Check out two ways of using cache here

If using file config cache

export VINEYARD_LLM_CACHE_FILESYSTEM=1
export VINEYARD_LLM_CACHE_FILESYSTEM_CHUNK_SIZE=16
export VINEYARD_LLM_CACHE_FILESYSTEM_HASH_CHUNK_SIZE=2
export VINEYARD_LLM_CACHE_FILESYSTEM_ROOT="/tmp/vineyard/llm_cache"

If using shared memory cache (hacking, WIP)

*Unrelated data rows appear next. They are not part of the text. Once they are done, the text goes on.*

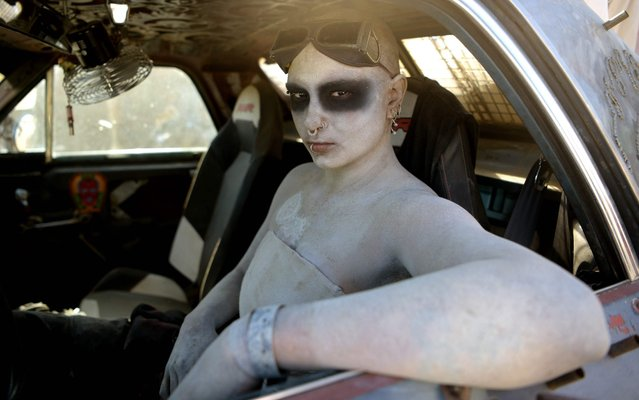 A woman poses for pictures in her car during Wasteland Weekend festival at the Mojave desert in Edwards, California on September 28, 2019. In 2019 the world's largest post-apocalyptic festival celebrates its 10th anniversary with around 4,000 attendees. The organizers require all festival goers to be in costume, with the idea of creating a full-inmersion effect, making attendees feel like they're inside a Mad Max-style movie for 5 days. Activities include any number of themed distractions from the real world: live bands, DJs, car cruises, costume contests, a film festival, a post-apocalyptic swimsuit competition, Thunderdome battles etc. (Photo by Agustin Paullier/AFP Photo)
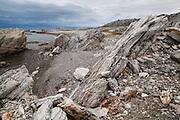 The rocky shoreline of Hyttevika, Svalbard.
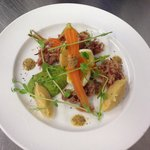 Ham hock, pease pudding, picked carrots and pea purée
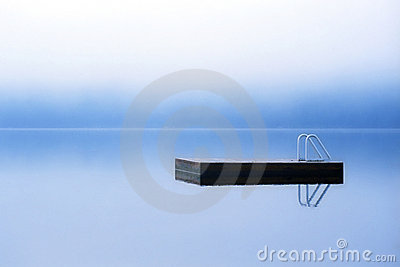 Dock floating on misty lake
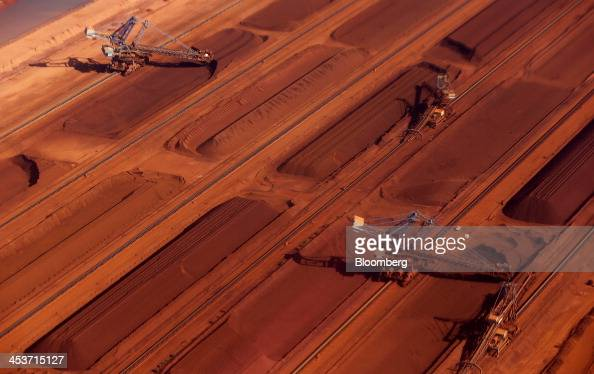 Stackers operate next to stockpiles of iron ore at the processing facility at Fortescue Metals Group Ltd's Herb Elliott Port in Port Hedland in the...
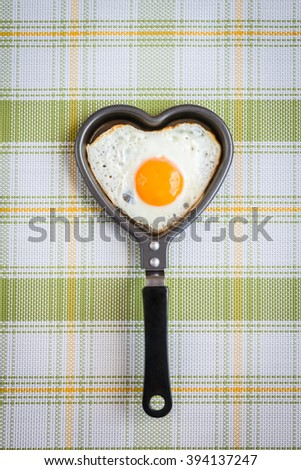 fried egg in the shape of a heart in a frying pan - stock photo
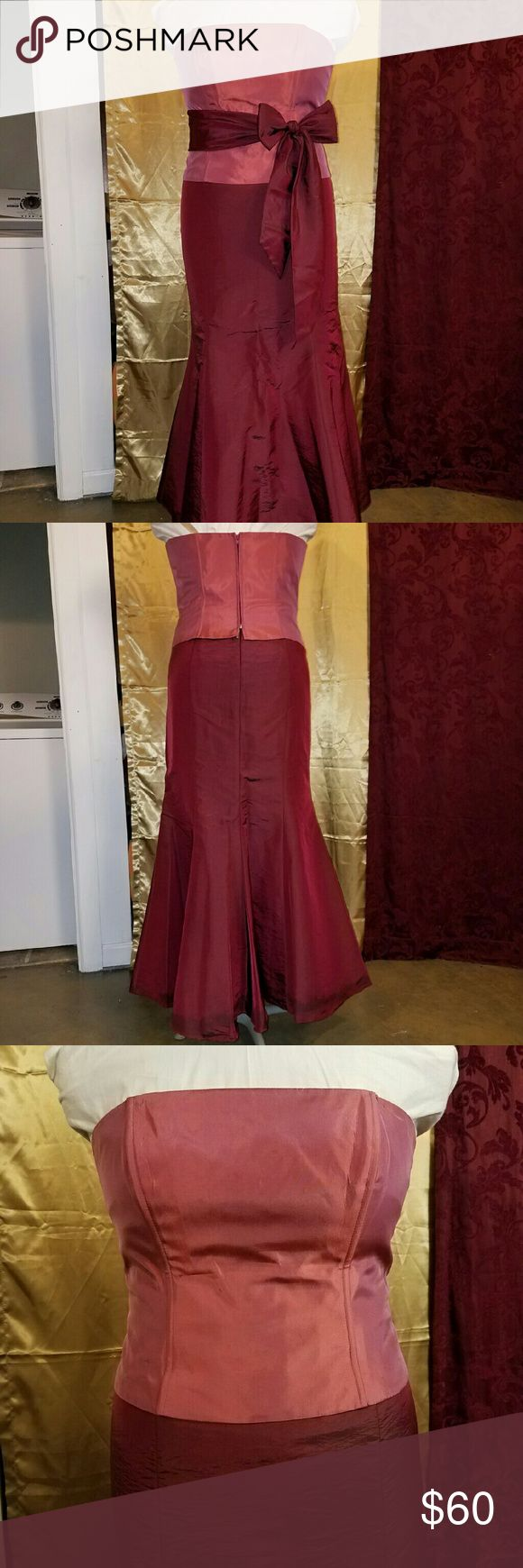 Size 16 David's Bridal two-piece dress Size 16 David's Bridal two-piece bridesmaid's dress. Garnet/cranberry skirt and sash, rose-colored bodice with light boning. Tulle in underskirt. All pieces are satin. David's Bridal Dresses Prom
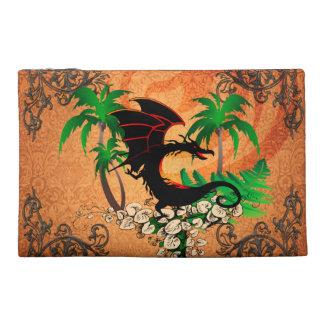 Dragón divertido con la palma y las flores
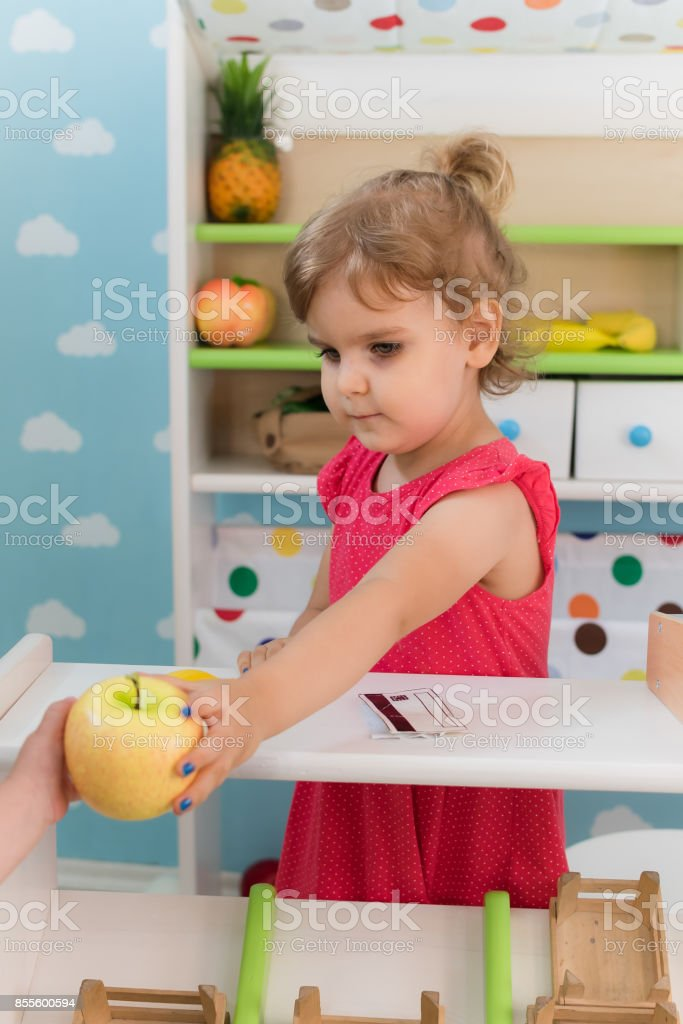 A little girl is playing in kindergarten stock photo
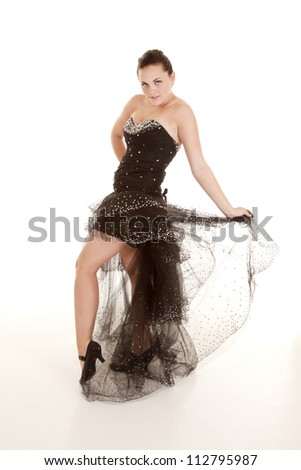 A woman holding on to her dress with a sensual expression on her face. - stock photo
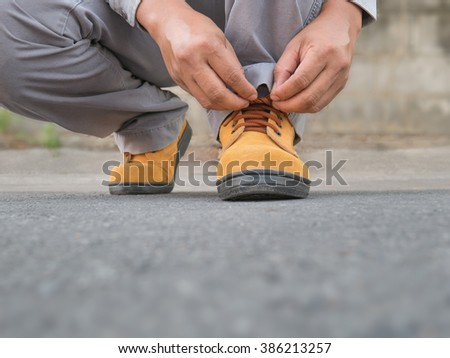 Close up of The man siting to wears safety shoes on street - stock photo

Make sure this line is comment out before you built v6d.

then

export VINEYARD_LLM_CACHE_SHARED_MEMORY=1
export VINEYARD_LLM_CACHE_SHARED_MEMORY_SOCKET="/tmp/vineyard_test.sock"
export VINEYARD_LLM_CACHE_SHARED_BLOCK_SIZE=5
export VINEYARD_LLM_CACHE_SHARED_MEMORY_SYNC_INTERVAL=3

Run vllm

#start vllm
cd ~/vllm
python3 -m vllm.entrypoints.openai.api_server --model=facebook/opt-125m --enable-chunked-prefill

# export VLLM_LOGGING_LEVEL=DEBUG for debugging purposes

To test locally, run:

curl http://localhost:8000/v1/completions \
    -H "Content-Type: application/json" \
    -d '{
    "model": "facebook/opt-125m",
    "prompt": "San Francisco is a",
    "max_tokens": 7,
    "temperature": 0
}'

happyandslow · 2024-07-19T21:05:03Z

Problems encountered cherry-picking commit sighingnow@d347dab#diff-c89ac25bd066e936e80260d21be63c7d2379cfedc371a9ff288fb5ba02ae1350 to the latest branch:

In model runner,
execute_model used to take seq_group_metadata_list: Optional[List[SequenceGroupMetadata]], as input argument,
which is no longer used in the latest version. I have moved metadata list to the output of the prepare_input_tensors
Vineyard LLM Cache:

All torch.distributed function seem to produce an error I have commented out all torch.distributed function for single node testing purposes
The CacheConfig argument is missing from the original implementation. I added FileConfig which works for now. But adding VineyardCacheConfig produces the following error:

Jeffwan · 2024-07-19T21:54:08Z

vllm/worker/model_runner.py

@@ -90,6 +90,12 @@ class ModelInputForGPU(ModelRunnerInputBase):
    request_ids_to_seq_ids: Optional[Dict[str, List[int]]] = None
    finished_requests_ids: Optional[List[str]] = None
    virtual_engine: int = 0
+
+    slot_mapping: Optional[torch.Tensor] = None


I can not find reference here. Seems not directly related to vineyard changes?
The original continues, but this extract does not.